COVID-19 Workers’ Comp Claims Level Off

THE NUMBER of COVID-19 workers’ compensation claims in California continues to hold steady as we near the end of the year and the numbers pale in comparison to how many claims were being filed in December 2020, according to new data.

To date, there have been 170,387 claims filed through the end of November, according to the California Workers’ Compensation Institute. Additionally, there have been 1,217 workers’ compensation death claims.
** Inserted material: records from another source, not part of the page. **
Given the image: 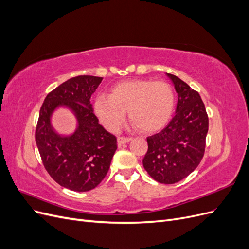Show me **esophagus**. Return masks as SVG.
Returning a JSON list of instances; mask_svg holds the SVG:
<instances>
[{
  "instance_id": "esophagus-1",
  "label": "esophagus",
  "mask_w": 249,
  "mask_h": 249,
  "mask_svg": "<svg viewBox=\"0 0 249 249\" xmlns=\"http://www.w3.org/2000/svg\"><path fill=\"white\" fill-rule=\"evenodd\" d=\"M131 139H132V138H130V137H123V136H119V137H117V143H118V145L120 146V145L125 144V143H127L129 141H131Z\"/></svg>"
}]
</instances>
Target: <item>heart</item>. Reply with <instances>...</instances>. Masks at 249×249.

Here’s where we stand in a month-by-month comparison from May of this year until the end of the year in terms of number of COVID-19 claims by month of injury (statistics furnished by California Workers’ Compensation Institute):

  • May: 747 claims, compared to 5,148 claims in May 2020.
  • June: 799 claims, compared to 12,495 in June 2020.
  • July: 4,751 claims, compared to 15,520 in July 2020.
  • August: 7,831 claims, compared to 6,979 in August 2020.
  • September: 3,769 claims, compared to 4,711 in September 2020.
  • October: 3,139 claims, compared to 5,476 in October 2020.
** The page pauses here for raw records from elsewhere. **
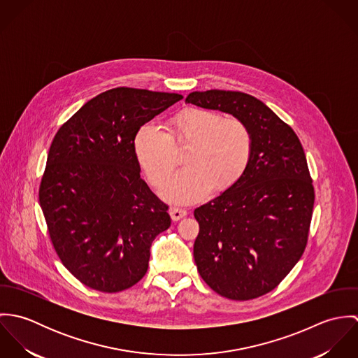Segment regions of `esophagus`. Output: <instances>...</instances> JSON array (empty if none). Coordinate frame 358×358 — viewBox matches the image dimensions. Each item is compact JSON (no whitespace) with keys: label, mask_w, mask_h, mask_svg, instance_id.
Instances as JSON below:
<instances>
[{"label":"esophagus","mask_w":358,"mask_h":358,"mask_svg":"<svg viewBox=\"0 0 358 358\" xmlns=\"http://www.w3.org/2000/svg\"><path fill=\"white\" fill-rule=\"evenodd\" d=\"M169 215H171L172 220H180L182 217H185L187 215V210L182 209V208H172L169 210Z\"/></svg>","instance_id":"1"}]
</instances>
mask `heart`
<instances>
[{"instance_id": "heart-1", "label": "heart", "mask_w": 358, "mask_h": 358, "mask_svg": "<svg viewBox=\"0 0 358 358\" xmlns=\"http://www.w3.org/2000/svg\"><path fill=\"white\" fill-rule=\"evenodd\" d=\"M178 146L192 145L186 162L164 186L162 197L175 204L201 201L212 187L224 190L247 172L254 136L250 127L237 117L223 118L219 113L190 107L173 118V129L149 122L135 138V153L149 182L159 187L175 169Z\"/></svg>"}]
</instances>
COVID-19 workers’ compensation claims have tracked infection rates in the greater state population and, during the last two months, the number of daily cases and hospitalizations has been steadily rising. The only difference since the last surge in December and January is that the state is not seeing as many deaths as then.
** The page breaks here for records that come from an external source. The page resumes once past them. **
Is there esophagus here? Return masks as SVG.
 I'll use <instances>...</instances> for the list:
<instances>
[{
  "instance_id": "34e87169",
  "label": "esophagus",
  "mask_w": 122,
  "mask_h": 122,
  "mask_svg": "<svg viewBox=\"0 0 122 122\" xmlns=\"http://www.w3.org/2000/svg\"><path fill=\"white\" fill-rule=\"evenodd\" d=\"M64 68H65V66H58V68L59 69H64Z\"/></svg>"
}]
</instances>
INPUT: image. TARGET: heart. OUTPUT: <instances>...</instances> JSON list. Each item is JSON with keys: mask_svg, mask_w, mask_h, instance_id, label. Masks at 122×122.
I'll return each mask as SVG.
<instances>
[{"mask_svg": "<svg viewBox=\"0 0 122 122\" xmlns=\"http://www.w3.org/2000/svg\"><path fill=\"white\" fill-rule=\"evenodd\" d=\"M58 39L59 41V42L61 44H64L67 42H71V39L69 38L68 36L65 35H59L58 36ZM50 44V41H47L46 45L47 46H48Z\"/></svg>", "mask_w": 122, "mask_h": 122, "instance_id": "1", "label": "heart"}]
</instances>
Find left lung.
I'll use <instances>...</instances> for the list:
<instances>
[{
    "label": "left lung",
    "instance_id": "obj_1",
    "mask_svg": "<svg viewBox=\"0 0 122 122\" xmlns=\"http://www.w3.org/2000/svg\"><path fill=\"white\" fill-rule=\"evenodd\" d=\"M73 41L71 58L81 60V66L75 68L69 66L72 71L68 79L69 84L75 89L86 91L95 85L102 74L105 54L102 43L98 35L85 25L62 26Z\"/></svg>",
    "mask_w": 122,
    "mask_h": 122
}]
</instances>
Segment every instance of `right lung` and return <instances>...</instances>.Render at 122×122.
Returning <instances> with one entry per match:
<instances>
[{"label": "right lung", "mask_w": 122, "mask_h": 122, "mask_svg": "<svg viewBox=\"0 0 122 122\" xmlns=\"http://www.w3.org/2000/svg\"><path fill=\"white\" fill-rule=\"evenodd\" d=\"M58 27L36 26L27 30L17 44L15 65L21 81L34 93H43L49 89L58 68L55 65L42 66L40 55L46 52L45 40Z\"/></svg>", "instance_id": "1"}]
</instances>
Proportion of claims per sector:

  • Health care: 30%
  • Public safety/government: 19%
  • Retail: 10%
  • Manufacturing: 7%
  • Transportation: 7%
  • Food services: 5%
  • Administration and waste: 5%
  • Finance: 2.5%
  • Construction: 2.5%
  • Wholesale: 2%
  • Agriculture: 2%

Source: California Workers’ Compensation Institute COVID-19 Interactive App

Challenging a claim

Under California law in place since July 2020, if a worker tests positive for COVID-19, they are automatically presumed to have contracted it on the job if they are reporting to a workplace where a coronavirus outbreak has occurred. The law defines an “outbreak” as when:

  • Four employees test positive for COVID-19 within 14 calendar days if the employer has 100 or fewer workers.
  • Four percent of the employees test positive for COVID-19 within 14 calendar days if the employer has more than 100 employees.
  • The place of employment is ordered closed by public authorities due to a risk of infection with COVID-19.

Without any of those conditions, the employer may try to challenge the claim if they believe or have evidence that the worker contracted the coronavirus outside of the workplace.

While the recent spike in new COVID-19 is eye-opening, claims do not count against an employer’s experience modifier (X-Mod). Nonetheless, employers should continue following Cal/OSHA workplace safety guidelines to minimize the risk of spread in the workplace, particularly as a not insignificant percentage of the workforce has not been vaccinated.